→ **What you have to do**
Extract each line of text from the material below, reproducing it word for word and omitting the pictures.

START

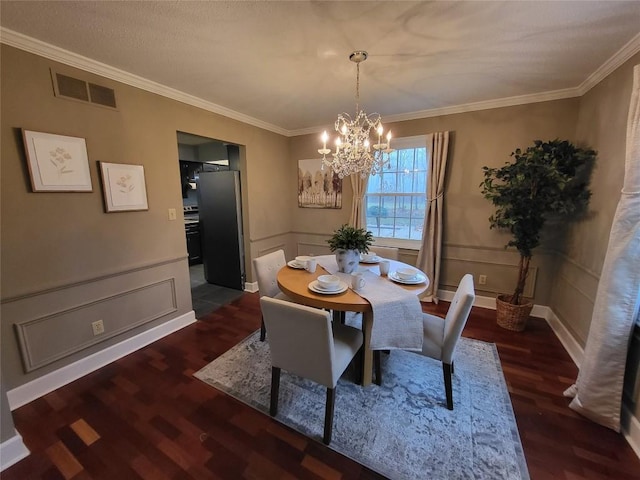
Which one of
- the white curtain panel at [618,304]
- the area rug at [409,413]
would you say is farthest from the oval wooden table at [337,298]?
the white curtain panel at [618,304]

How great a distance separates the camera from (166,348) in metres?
2.45

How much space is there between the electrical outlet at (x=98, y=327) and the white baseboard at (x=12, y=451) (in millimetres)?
819

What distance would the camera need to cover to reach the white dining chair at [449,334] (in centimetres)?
157

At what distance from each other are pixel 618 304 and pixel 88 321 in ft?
12.3

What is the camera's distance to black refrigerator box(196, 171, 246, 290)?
369 cm

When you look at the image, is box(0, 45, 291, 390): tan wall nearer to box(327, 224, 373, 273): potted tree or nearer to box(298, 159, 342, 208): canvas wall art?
box(298, 159, 342, 208): canvas wall art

END

→ **Answer to the task**
Which one of
- the white curtain panel at [618,304]
- the area rug at [409,413]
would you say is farthest from the oval wooden table at [337,298]?
the white curtain panel at [618,304]

How great a distance separates the camera from (166,348) in metres?
2.45

How much space is there between the electrical outlet at (x=98, y=327) and the white baseboard at (x=12, y=451) (in millimetres)?
819

What distance would the camera need to cover to reach the white dining chair at [449,334] (in centimetres)?
157

At what distance from each other are pixel 618 304 and pixel 88 321 in ft?
12.3

What is the camera's distance to black refrigerator box(196, 171, 246, 290)?
369 cm

When you look at the image, is box(0, 45, 291, 390): tan wall nearer to box(327, 224, 373, 273): potted tree or nearer to box(298, 159, 342, 208): canvas wall art?
box(298, 159, 342, 208): canvas wall art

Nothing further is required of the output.